Share Your Performance Tips

evtimmy · April 13, 2021, 11:09pm

I wanted to create a topic where the community could share their tips on getting better Parse Server performance. Perhaps posts could include type of infrastructure, workloads and tips for improving performance? Here I’ll share some of our experience:

Infrastructure

configuration: AKS with our own custom helm chart, official docker parse-server images:
** dev/stage/prod namespaces
*** app server - multiple parse-server instances to handle client requests
*** job server - a dedicated parse-server where we run our jobs
*** redis-cache
*** dashboard
Database: MongoDB Atlas 4.4, tens of millions of objects < 1kb, 1-20k objects per user; our indexes don’t fit memory but we still get great performance
Usage Patterns: cyclical with pronounced daily/weekly patterns
Request types: heavy cloud code with multiple queries per request; custom search queries and indexing in cloud code and MongoDB
Push-notifications: silent as well as scheduled (with daily peaks); custom schedule and dispatch queue in cloud code

Performance Tips:

Load balancing
** Using a redis-cache instance is a must for horizontal scaling.
** We route requests from app server instances back to the load-balancer - our heavy cloud code that issues multiple concurrent queries gets properly balanced.
** Using a dedicated parse-server instance as our job server made it easy to monitor/troubleshoot jobs and eliminated job resource usage spikes from affecting the client-serving parse-server instances.
Push notifications
** Switch from certificate based to API key authenticated notifications - we saw more consistent memeory usage; this also eliminated need for us to manually renew expiring certificates.
Traffic
** We enabled brotli with gzip fallback on the ingress controller - big savings for our workloads, especially when clients load batches of objects.
** We enabled zlib and snappy compression for the mongodb driver (in the database uri string) with good results.
** We profiled batch size (query limit) and saw 11% traffic decrease as well as faster loads when we went from 100 to 250 limit on the batch load queries.
Database
** Don’t use query skip/limit for paging!
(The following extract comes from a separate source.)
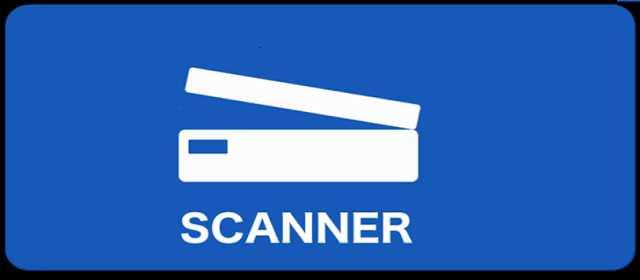 Doc Scanner :PDF Creator +OCR Apk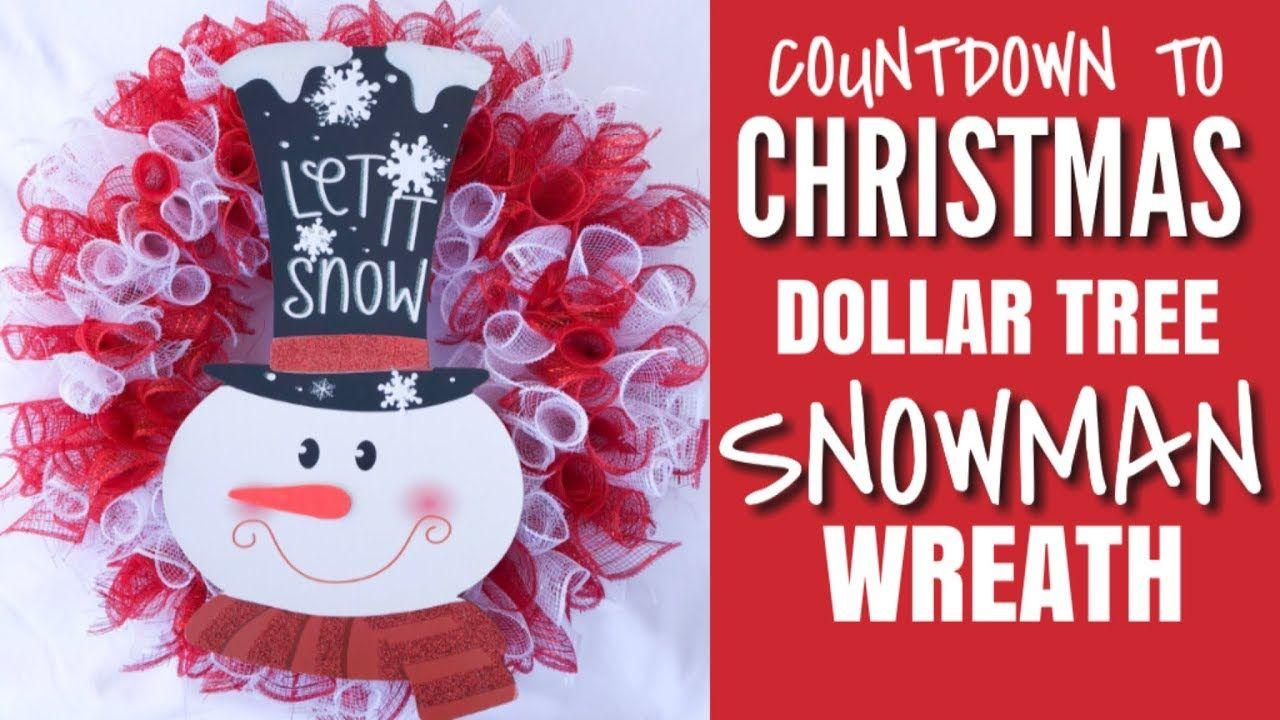 Christmas Dollar Tree Crafts Dollar Tree Diy Deco Mesh Snowman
MongoDB can’t efficiently use skip - all the skipped keys/documents will be loaded and examined. We page on updatedAt and objectId (with proper indexes created to support that).
** Use query.select() to load only needed fields. When appropariate, create an index so that the query is covered in MongoDB and no documents get loaded.
** We favor locality in indexes to reduce paging (and memory pressure) - a lot of the objects we query have natural grouping by user account and creating compound indexes with the acccount as a prefix key increases locality (less of the index needs to be resident in memory for the query to scan); it will allow us to easily do sharding on the account key in the future.
** We don’t index on _rperm as it is an array field, takes lots of space and most of the time it’s faster for the query planner to just fetch the document and filter. Disclaimer: we create unique role per user account (shared by multiple users) and most workloads either query ‘public’ or ‘account role’ where other keys on the query makes the permissions almost always guaranteed to match (keys examined and docs returned for us is almost always 1:1).
** Be careful with query.include() - this triggers a subsequent query on the objectId field (hits the _id index). In WiredTiger _id index is huge for huge collections and queries on it may cause more paging due to its distribution (depending on your workload, ours queries hit both old and new objects). For our workload where we load both old and new objects (as opposed to mostly newish objects), we get better performance when we create a separate query, constrain on the user account (natural grouping for locality) and force the query to execute on the compound index.
Client caching
** Super important - our apps are optimized to extensively use the cache and fetch only what is needed. General strategy is have version and changelog; load state from cache and compare with version from server; fetch and apply only changes during client session.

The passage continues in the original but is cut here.